I honestly didn’t see what the dwindling birth rate had to do with bugs, but I had a feeling we would get to it—eventually.

“Okay, so women and men are less fertile, all right? It’s a real thing. I saw a documentary about it on the Discovery Channel. Remember, Dooley? You even told me that humans should be more like cats, since cats don’t have this issue.”

“Oh, right,” said Dooley, his face clearing. “Humans really should be more like cats. Or flies. Norm told us that a single fly can have upwards of hundreds of kids—did you know?”

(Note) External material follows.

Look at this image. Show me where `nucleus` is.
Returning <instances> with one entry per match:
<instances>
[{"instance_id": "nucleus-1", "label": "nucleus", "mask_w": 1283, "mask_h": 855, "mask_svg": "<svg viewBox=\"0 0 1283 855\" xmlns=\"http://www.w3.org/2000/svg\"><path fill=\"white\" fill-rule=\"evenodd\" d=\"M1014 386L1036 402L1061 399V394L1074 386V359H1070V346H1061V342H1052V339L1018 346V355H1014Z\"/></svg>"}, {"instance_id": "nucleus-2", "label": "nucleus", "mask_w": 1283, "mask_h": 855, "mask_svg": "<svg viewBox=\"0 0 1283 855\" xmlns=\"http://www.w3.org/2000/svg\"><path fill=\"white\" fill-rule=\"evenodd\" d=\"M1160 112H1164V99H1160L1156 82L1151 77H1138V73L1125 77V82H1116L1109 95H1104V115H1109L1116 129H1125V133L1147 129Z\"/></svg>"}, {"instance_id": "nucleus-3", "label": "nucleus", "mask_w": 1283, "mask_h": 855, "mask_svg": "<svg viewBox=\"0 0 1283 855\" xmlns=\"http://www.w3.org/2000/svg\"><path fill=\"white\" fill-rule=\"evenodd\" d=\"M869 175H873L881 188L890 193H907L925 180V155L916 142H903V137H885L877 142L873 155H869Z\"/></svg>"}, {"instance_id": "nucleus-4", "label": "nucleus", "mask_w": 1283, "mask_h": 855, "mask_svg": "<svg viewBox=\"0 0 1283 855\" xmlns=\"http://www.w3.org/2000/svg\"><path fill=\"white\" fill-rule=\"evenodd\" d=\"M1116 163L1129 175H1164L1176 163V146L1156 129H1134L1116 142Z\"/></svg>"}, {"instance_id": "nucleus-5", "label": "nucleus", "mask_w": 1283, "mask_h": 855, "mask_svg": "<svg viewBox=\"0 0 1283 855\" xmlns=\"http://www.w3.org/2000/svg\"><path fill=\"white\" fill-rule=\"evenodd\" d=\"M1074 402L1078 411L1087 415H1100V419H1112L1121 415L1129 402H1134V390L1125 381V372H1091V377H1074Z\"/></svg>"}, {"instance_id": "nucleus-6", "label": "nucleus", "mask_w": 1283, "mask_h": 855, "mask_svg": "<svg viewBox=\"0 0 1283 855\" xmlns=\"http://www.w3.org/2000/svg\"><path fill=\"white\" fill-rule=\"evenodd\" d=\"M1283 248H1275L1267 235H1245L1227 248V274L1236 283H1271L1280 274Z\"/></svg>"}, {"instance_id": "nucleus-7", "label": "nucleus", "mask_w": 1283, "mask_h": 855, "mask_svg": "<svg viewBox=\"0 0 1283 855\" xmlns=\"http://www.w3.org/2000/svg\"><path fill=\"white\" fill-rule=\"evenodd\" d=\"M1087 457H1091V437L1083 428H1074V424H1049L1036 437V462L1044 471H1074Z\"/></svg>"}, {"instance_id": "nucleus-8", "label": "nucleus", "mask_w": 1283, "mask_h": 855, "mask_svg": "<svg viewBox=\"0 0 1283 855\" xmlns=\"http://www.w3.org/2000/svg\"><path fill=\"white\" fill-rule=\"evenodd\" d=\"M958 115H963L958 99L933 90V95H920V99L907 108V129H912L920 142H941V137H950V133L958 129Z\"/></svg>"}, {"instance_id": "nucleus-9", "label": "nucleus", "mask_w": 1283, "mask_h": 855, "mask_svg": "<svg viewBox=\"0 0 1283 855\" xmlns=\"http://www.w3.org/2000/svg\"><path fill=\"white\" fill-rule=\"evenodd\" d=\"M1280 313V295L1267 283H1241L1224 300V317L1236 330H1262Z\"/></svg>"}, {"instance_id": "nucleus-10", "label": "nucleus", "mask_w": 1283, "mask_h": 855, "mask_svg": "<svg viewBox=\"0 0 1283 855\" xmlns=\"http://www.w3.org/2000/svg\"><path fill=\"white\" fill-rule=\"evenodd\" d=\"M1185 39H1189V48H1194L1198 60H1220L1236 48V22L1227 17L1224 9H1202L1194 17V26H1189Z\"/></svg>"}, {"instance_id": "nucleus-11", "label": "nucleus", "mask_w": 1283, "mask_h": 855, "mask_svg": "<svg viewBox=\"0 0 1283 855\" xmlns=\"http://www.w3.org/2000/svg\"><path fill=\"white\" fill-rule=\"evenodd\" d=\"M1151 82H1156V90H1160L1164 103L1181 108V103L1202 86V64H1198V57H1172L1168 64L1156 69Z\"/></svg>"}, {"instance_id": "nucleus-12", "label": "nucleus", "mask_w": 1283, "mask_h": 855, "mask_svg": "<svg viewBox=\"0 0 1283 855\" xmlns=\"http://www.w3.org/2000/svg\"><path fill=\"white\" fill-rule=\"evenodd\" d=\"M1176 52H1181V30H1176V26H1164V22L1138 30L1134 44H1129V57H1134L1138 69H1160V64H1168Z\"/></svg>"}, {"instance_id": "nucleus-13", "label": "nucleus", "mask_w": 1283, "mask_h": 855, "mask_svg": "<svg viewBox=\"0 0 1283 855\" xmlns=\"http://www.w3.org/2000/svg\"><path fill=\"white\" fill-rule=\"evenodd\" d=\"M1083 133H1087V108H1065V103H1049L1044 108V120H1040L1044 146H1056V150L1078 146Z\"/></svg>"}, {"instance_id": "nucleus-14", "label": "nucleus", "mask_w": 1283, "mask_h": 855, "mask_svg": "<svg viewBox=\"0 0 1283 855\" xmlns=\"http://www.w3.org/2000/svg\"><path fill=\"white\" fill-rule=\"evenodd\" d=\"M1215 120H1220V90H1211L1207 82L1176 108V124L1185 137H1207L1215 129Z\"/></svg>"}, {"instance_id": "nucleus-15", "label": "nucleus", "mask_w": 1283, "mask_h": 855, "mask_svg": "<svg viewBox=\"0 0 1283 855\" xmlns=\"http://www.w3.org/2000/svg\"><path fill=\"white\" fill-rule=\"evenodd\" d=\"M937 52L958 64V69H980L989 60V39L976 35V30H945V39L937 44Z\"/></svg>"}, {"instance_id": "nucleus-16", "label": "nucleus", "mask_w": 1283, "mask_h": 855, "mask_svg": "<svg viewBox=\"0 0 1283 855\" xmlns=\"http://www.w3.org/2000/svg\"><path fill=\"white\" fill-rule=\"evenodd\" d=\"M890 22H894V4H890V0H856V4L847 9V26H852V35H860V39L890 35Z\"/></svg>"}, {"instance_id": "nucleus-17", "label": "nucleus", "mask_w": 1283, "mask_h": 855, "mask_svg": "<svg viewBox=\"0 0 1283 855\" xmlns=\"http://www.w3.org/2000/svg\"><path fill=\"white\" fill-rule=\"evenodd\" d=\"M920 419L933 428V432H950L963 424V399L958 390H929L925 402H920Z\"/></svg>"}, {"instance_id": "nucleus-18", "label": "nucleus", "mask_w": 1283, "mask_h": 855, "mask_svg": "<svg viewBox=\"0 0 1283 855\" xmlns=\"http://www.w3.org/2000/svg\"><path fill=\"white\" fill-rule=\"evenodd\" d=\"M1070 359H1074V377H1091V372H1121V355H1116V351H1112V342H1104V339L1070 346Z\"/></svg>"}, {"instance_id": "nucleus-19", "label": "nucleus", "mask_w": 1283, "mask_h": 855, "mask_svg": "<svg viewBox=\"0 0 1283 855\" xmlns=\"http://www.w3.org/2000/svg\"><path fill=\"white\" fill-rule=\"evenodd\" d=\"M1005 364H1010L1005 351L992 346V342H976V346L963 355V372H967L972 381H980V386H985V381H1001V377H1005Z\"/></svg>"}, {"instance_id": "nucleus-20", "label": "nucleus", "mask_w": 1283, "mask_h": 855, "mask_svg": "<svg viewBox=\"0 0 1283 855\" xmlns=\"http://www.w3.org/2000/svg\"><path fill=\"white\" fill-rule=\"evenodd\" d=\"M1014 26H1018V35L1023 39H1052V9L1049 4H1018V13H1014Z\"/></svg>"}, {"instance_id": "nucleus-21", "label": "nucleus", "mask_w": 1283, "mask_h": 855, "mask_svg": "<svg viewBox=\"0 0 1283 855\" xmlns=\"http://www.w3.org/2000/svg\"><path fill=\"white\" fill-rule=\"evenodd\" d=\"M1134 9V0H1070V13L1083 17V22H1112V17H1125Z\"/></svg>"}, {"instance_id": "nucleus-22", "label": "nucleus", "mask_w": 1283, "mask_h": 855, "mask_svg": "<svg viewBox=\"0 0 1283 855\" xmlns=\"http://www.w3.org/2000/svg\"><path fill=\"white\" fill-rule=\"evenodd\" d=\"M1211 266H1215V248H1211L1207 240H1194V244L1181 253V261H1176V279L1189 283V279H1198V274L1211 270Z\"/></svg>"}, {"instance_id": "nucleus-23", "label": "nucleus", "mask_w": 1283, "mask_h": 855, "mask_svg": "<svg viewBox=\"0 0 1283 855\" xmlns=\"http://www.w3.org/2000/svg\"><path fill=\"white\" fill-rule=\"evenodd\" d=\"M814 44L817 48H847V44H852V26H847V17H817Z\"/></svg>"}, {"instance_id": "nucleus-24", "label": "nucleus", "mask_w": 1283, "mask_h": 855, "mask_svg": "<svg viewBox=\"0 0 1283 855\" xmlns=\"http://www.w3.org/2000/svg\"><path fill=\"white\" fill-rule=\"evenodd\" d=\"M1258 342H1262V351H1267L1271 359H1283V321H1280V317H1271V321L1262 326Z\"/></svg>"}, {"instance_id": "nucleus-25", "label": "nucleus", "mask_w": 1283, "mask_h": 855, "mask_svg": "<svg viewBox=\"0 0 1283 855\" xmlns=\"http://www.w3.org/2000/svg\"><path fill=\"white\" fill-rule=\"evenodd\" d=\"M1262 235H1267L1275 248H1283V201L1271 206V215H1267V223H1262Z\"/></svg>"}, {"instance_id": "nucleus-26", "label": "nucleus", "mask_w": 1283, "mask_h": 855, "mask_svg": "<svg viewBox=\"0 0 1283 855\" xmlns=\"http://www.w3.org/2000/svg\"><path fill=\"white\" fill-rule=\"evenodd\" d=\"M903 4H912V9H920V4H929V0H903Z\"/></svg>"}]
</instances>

“No, I didn’t know that,” said Gran. “But it doesn’t surprise me. Okay, but let’s forget about flies for a moment, and focus on humans. So women can’t have babies, and have to go through round after round of IVF, right?” She held up a can of bug spray and shook it for good measure. “This is going to put a stop to all of that. We’ll simply hit them with the spray. Zap! And pop!”

“Zap and pop?” I asked.

“We zap them and out pops a baby! Crisis averted!”

Somehow I didn’t think it would be as easy as that, but since I hate to rain on Gran’s parade when she looks so happy, I merely smiled and said, “I like your thinking, Gran. Very creative!”

“I love it,” said Dooley. “Zap and pop! Problem solved!”

Gran grinned and actually rubbed her hands the way supervillains do in the movies. “Oh, you guys. We’re going to be so rich! We might even get the Nobel Prize for medicine!”

“It’s not medicine,” I reminded her. “It’s a bug spray.”

“Who cares,” she said, shutting me down without delay. She held up the bug spray. “This is going to be the biggest revolution for women since the invention of the pill!”

“Zap and pop,” said Dooley. “Genius, Gran! Absolute genius!”

CHAPTER 17


We returned home feeling a little dizzy after the kind of day we’d had.